7.2.1 Investment characteristics: return
Return is the profit that an investor makes on an investment. The return can come in two different forms:
- Income—money you receive while you own the investment, such as:
- Interest—money paid to you at a certain percentage for the use of the money you have invested. Like a bank account, investments such as guaranteed investment certificates (GICs) and bonds pay a percentage every year for a period of time. For investments like a GIC, the rate of interest is often set in advance for a certain period, so you know what you are getting.
- Dividends—part of a company's profits that it may pay to each shareholder. This gives shareholders regular income like interest, but because dividends are based on the company's profits, they are often not guaranteed.

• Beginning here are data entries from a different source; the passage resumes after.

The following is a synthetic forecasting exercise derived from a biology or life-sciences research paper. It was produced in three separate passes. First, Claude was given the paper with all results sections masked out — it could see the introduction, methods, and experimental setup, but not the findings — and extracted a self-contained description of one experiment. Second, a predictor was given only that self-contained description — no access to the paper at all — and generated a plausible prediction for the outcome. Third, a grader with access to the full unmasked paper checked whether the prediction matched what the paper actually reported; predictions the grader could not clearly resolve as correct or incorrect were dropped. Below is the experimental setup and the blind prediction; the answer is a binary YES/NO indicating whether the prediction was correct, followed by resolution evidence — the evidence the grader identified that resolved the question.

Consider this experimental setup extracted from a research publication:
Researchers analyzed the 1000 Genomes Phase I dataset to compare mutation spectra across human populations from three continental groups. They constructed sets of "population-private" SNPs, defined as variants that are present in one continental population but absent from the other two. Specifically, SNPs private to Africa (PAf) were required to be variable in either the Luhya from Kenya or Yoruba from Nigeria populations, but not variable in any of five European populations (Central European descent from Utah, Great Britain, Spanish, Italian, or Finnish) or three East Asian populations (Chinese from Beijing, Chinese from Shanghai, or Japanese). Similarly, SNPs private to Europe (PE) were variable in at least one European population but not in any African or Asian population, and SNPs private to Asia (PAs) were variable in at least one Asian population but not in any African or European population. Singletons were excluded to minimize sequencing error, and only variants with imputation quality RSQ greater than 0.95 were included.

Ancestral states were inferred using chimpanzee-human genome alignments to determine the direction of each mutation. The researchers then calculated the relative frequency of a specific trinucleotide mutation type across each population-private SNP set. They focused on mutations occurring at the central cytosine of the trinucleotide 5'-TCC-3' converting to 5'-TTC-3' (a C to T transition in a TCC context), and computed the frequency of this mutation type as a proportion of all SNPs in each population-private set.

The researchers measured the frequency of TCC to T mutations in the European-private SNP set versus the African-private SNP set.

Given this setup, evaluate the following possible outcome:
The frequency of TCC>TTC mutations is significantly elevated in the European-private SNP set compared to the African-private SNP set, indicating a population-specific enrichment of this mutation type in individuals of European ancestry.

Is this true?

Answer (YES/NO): YES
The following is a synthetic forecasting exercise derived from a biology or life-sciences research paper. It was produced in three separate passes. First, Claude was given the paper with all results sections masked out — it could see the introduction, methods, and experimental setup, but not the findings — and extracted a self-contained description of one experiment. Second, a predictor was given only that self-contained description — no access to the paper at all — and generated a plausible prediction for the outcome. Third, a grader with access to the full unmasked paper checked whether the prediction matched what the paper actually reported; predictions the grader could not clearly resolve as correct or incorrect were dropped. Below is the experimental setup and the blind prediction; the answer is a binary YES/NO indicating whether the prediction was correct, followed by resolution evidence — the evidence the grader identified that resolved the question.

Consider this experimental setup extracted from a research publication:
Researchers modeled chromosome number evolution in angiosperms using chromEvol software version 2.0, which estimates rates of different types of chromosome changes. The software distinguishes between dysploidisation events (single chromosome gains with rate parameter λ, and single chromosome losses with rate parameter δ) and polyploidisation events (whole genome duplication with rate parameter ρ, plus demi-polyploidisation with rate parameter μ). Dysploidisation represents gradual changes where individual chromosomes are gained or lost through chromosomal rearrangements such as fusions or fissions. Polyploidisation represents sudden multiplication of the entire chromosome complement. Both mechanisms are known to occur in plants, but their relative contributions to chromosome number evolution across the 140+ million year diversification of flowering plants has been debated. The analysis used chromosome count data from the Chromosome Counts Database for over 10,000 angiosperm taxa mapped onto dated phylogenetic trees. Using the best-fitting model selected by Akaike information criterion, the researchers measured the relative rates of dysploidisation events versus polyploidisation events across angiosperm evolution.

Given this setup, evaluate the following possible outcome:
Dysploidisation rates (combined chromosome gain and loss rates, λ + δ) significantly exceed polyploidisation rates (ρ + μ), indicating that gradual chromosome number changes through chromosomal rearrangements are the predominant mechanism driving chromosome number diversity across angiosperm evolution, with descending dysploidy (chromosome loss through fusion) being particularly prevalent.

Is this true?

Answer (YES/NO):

- Rent—money you receive for the use of property that you own.
- Increased value—the profit you make when you are able to sell investments for more than you paid for them, called a capital gain. The amount of your profit is hard to predict, because it depends on how easy it is to sell your investment when you want to and what you can get for it at that time. You may face a capital loss if no one will pay you more than your investment cost you.
- Income: Money you receive from work, gifts, business or investments
- Interest: The amount of money you earn when you lend someone your money
- Dividend: A portion of a company's profits paid to shareholders
- Capital gain (loss): Money you make (or lose) when you sell an investment
Some investments receive a return that is based on the return on other investments. For example, some term deposits receive interest that is based in part on whether the average stock market price rises. These investments are called derivatives, since their return is derived from another factor. Before investing, be sure you understand how your investment will earn a return.
Some factors may also reduce the return you receive from the actual earnings that your investment makes:
- You may have to pay fees or commissions and other charges to a broker or investment manager for investing in products like stocks and mutual funds. (See the section on Fees and costs.)
- If you borrow money to invest, the interest you pay on the borrowed money reduces the value of the earnings you make. Borrowing may increase your gains if your investment rises in value, but it also increases your losses if the investment falls in value. Borrowing to invest is often a risky strategy, so it's best to discuss it with a qualified advisor before borrowing.
- You will likely pay income tax on the income your investments earn, but when you pay and how much you pay may depend on the investment. For example, you pay tax on capital gains only when you sell your investment or transfer it to a new owner, and then only half of the income is taxable.
Of course, the return you expect when you buy an investment may not be the actual return you receive. Investments can lose money.